— Start DOCUMENT SECTION —
Thursday, May 03, 2012

Reaction

All of the songs in my head are imitations,
And my best words are mimicry of some other member of my species.
I have rarely accomplished anything in some way different from anyone else,
and when I try to draw something, sometimes I am filled with sickness and give up.
I am not the strongest.
I am not the bravest.
I am not the most clever, nor most beautiful, nor the sweetest.
Anger and resentment can be observed in my behavior.
Bitterness clouds my thoughts.
Fatigue brought on by perpetual exasperation sets heavy in my arms and fills my head with sleep.
When I sleep I am sure that I am missing all the important moments of life,
and in my dreams I witness the anguish that settles to the bottom of my heart in a reaction to the daylight.


Monday, August 22, 2011

Feral Rabbit Stew

*If you are squeamish, do not read this, do not look at the pictures.


Last week Johnny and I attempted to go backpacking, but ended up car camping at Bagby due to some confusion about what was up with the trail being blocked.  That reduction in adventure levels, however, has been successfully rejuvenated with the advent of feral beach rabbit hunting as a viable activity.

It took us approximately three hours to drive from Portland to Cannon Beach.  Holy cow.  We arrived with the midday heat at Johnny's family's beach cabin and explored the neighborhood, keeping an eye out for bunnies.

Lots of folks know about the feral beach bunnies, but I don't remember being aware of them before.  When we told my brother about our plan to go out and bag one, he of course responded that he'd hunted them in the past.  He also said that a lot of them are pretty unhealthy and to keep an eye out for internal parasites.

We practiced using the slingshot for a little while, shooting at rocks out on the beach.  My aim needs work, Johnny's does too, but he hit the rocks twice and was close every other time while my shots kept ending up no closer than a foot or two from the target. 

We avoided drawing a lot of attention to ourselves, two kids with a wrist rocket and pockets full of hand-picked gravel.  Picked blackberries to pass the time, waiting for people to pass us by.  We weren't sure how the residents felt about bunnies, though we did see live traps set in one yard, and a kid spraying water with a hose at rabbits in the garden. 

All in all we saw probably eight to ten rabbits in that neighborhood.  I heard accounts from Johnny and others of seeing way more than that in the past, but considering we were there in the middle of one of the hotter summer days it makes sense that a lot of the population was hiding out somewhere in the shade.
— End DOCUMENT SECTION —
— Start DATASET RECORDS —
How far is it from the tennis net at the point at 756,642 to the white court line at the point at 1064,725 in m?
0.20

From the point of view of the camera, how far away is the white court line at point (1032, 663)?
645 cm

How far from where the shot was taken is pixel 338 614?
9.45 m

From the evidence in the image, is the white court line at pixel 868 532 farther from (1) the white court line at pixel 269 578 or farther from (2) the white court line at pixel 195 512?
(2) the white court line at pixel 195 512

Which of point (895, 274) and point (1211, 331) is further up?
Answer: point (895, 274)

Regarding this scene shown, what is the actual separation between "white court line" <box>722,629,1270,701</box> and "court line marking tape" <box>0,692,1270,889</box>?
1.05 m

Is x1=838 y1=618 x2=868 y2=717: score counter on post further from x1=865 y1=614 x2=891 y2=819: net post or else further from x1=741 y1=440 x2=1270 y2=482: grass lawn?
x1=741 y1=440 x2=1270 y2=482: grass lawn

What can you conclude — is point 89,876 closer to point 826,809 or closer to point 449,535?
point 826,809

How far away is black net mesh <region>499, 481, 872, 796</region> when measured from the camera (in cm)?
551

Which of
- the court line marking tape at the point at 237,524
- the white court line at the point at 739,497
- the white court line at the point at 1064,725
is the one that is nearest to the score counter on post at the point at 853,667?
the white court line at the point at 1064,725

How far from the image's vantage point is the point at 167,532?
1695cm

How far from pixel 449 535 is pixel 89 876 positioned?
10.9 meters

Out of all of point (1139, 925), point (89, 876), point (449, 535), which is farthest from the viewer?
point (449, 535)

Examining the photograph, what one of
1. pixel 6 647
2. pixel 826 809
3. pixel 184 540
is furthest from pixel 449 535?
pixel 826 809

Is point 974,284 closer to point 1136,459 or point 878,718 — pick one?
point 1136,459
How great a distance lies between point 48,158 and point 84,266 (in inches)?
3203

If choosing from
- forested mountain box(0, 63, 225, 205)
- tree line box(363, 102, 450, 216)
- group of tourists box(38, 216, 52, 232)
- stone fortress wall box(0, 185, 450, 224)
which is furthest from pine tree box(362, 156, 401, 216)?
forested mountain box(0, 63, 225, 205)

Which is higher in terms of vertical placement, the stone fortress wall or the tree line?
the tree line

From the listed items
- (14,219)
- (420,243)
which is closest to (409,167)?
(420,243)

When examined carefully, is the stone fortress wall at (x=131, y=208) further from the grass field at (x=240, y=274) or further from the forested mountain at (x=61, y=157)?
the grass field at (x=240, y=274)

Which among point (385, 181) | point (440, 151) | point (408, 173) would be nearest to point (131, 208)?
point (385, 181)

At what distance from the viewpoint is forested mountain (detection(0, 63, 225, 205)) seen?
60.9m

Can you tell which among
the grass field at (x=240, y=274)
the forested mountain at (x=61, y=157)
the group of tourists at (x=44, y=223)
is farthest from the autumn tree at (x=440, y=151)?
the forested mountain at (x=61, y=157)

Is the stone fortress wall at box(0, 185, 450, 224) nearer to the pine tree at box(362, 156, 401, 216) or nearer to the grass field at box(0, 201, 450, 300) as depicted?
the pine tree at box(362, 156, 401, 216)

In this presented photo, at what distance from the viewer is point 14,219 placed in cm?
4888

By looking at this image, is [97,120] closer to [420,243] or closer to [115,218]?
— End DATASET RECORDS —
> EXERCISE TASKS
[a] Present the records as a numbered list with blank lines omitted, starting with the line that contains "Can you tell which among" and going on through the last line of the records.
[b] Carry on the blog post about hunting feral rabbits near Cannon Beach from the point where it stops.

> RESULTS OF THE TASKS
[a]
1. Can you tell which among
2. the grass field at (x=240, y=274)
3. the forested mountain at (x=61, y=157)
4. the group of tourists at (x=44, y=223)
5. is farthest from the autumn tree at (x=440, y=151)?
6. the forested mountain at (x=61, y=157)
7. Is the stone fortress wall at box(0, 185, 450, 224) nearer to the pine tree at box(362, 156, 401, 216) or nearer to the grass field at box(0, 201, 450, 300) as depicted?
8. the pine tree at box(362, 156, 401, 216)
9. In this presented photo, at what distance from the viewer is point 14,219 placed in cm?
10. 4888
11. By looking at this image, is [97,120] closer to [420,243] or closer to [115,218]?

[b]
The first rabbit Johnny shot at was sitting on a lawn in front of an empty cabin, alternately snoozing and grazing.  A miss made it hop a few feet forward, a glancing shot to the nose stunned it, and a shot in the flank sent it running for cover behind the cabin, where Johnny couldn't follow.  He shot at one of a pair of rabbits across the street there, too, missed, then another (or one of the two, that had run that way?) back on the other side of the street in front of another house.  We corralled it into a corner and Johnny shot it in the side of the head from just seven or eight feet away.

Actually killing it was stressful.  It was Johnny's rabbit, he shot it, I just watched.  The shot shocked it and it twisted around on the ground, then took off in a daze.  Johnny stalked it, grabbed it by the back of the neck, and it went out with blows to the head with a metal water bottle.  It took too long.

The main purpose of this hunt was education.  Meat and fur were secondary.  We thanked the rabbit for giving us all these things, that we may know we are capable of killing for ourselves.  In a culture of grocery stores and restaurants I believe it is extremely important. 

People who read this might be a little shocked that I would do this, kill something and eat it, but if you eat meat at all you are responsible for the death of an animal.  Letting someone else kill it distances but does not remove you from the act.  Anyone who has experienced the good feeling of harvesting food from a forest or your own garden should understand the impulse to hunt an animal for the same reasons, and I do not think there is such a big difference between killing a plant and killing an animal, except for your own emotional response. 

I do think that it is important that while I work on my slingshot aim I should also research quicker ways to kill the stunned animal.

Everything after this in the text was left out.